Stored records
— BEGIN —
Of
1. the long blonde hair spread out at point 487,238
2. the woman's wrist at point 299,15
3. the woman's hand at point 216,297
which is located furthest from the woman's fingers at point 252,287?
— END —
Will you repeat all of the records above, word for word?

Of
1. the long blonde hair spread out at point 487,238
2. the woman's wrist at point 299,15
3. the woman's hand at point 216,297
which is located furthest from the woman's fingers at point 252,287?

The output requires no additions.